# Going a month on the silent treatment......



## kagomepears (Jun 23, 2012)

My husband built up resentment over the course of our near 10 year marriage, mostly related to sex and "not feeling alive". He is naturally a depressed person....Anyways, we have had a lot of stress over the past few years and he cracked and said "im sick of you and want a divorce." 


He basically feels unloved, but won't let me get close to him...If we talk, he complains there's nothing more...If I touch him he groans and pulls away...I don't know what he wants?!! He is acting like a pouting child.

Its been over a month now and he basically goes through all kinds of mood swings, ranging from hate to infatuation with me. He won't talk to me about anything he is feeling. He hides on his computer listening to music videos all day.

He barely talks to me, one hi in the morning and then he waits for me to take him to lunch. He doesn't talk outside of those two basic things and Its basically torture. I don't have any family or friends where we live so I have nowhere to go at the moment. Is this emotional abuse? How should I respond? He basically doesn't want to hear anything I have to say, he says words are just talk he wants to feel...ok but how can I fix the marriage if we can't communicate effectively...I don't know what to do, I am basically remaining calm, focusing on myself, and returning the silence...


----------



## tacoma (May 1, 2011)

So what has been the problem with sex over the past ten years of your marriage?


----------



## kagomepears (Jun 23, 2012)

I feel we got married to soon, we started off as really good friends and it was always hard to get into sex for me because we rushed marriage and I had a stressful job which left me tired all the time. That part of our life has basically failed, we ended up as roommates the past few years...though I feel there is love still there..


----------



## Acorn (Dec 16, 2010)

If he is depressed, not a lot is going to get through to him until he deals with it.

I would say try to keep in perspective that it seems like your two biggest enemies are depression and resentment. Those are hard things to work through. Could you try counseling?

One other thing to ask yourself - if the depression and resentment were to resolve themselves, do you want a sexual relationship with your H, or are you better off just friends? Take some time to step back and think what would be best for all concerned.


----------



## Cherry (Sep 23, 2009)

kagomepears said:


> I feel we got married to soon, we started off as really good friends and it was always hard to get into sex for me because we rushed marriage and I had a stressful job which left me tired all the time.

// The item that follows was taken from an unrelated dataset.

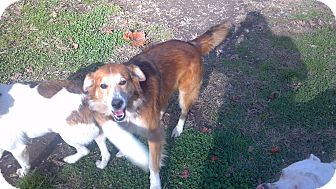 Collie Mix Dog for Sale in Hazard, Kentucky - Murphy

That part of our life has basically failed, we ended up as roommates the past few years...though I feel there is love still there..


What would happen if you suggested the two of you be intimate? Is that something you're even willing to do?


----------



## kagomepears (Jun 23, 2012)

hes pretty much given up on intimacy..he has basically shut me out of his life without me being able to say anything. We seem to be in a rut where we want more but are so stuck in friend mode we can't break it, can't figure out how to change it without being weird..I try but he thinks I am teasing him or that I actually don't love him. Now hes just shut down completely. I can tell he is holding a lot inside but won't share.


----------



## kagomepears (Jun 23, 2012)

I have respected his decision to divorce and I told him I understand, I told him I love him but he basically doesn't feel I do. Even though I said we can remain friends he seems too hurt to want that....


----------



## jenniferswe (Apr 23, 2012)

this sounds like clinical depression or bipolar disorder. If he hasn't already, he needs to get into a good mental health professional.


----------



## Accipiter777 (Jul 22, 2011)

kagomepears said:


> I feel we got married to soon, we started off as really good friends and it was always hard to get into sex for me because we rushed marriage and I had a stressful job which left me tired all the time. That part of our life has basically failed, we ended up as roommates the past few years...though I feel there is love still there..


You not getting into sex pushed him away so he removed intimacy all together... the source of his unhappiness....

his mindset could be "Instead of having sex with someone not into it, I'll take it off the table all together."

Do you both a favor... get help or divorce.... set you both free.


----------



## tacoma (May 1, 2011)

kagomepears said:


> I feel we got married to soon, we started off as really good friends and it was always hard to get into sex for me because we rushed marriage and I had a stressful job which left me tired all the time. That part of our life has basically failed, we ended up as roommates the past few years...though I feel there is love still there..


I`m going to be brutally honest with you.

The tired all the time/stressed excuse is just that..an excuse.
It`s bull****, sex is a stress reliever and NOBODY is "tired all the time"

It`s an excuse not to do what you didn`t want to do in the first place.
You don`t hold a romantic love for your husband and you never did.

Did he spend ten years dealing with your rejections?
Have you any clue what that does to a persons sense of self?

He`s done nothing more than protect himself from the pain you cause him.

Give him his divorce and let him find a woman who wants a husband, not a brother.

You`ve wasted a decade of his life, don`t waste any more of it.


----------



## tacoma (May 1, 2011)

jenniferswe said:


> this sounds like clinical depression or bipolar disorder. If he hasn't already, he needs to get into a good mental health professional.


Her husband will be fine just as soon as he meets a woman who actually desires him sincerely.


----------



## KathyBatesel (Apr 26, 2012)

I'm with tacoma on this one.

"I want to feel" = "I need touch to feel loved." He know your attitude is that sex with him is and always will be a "failure" to use your word. 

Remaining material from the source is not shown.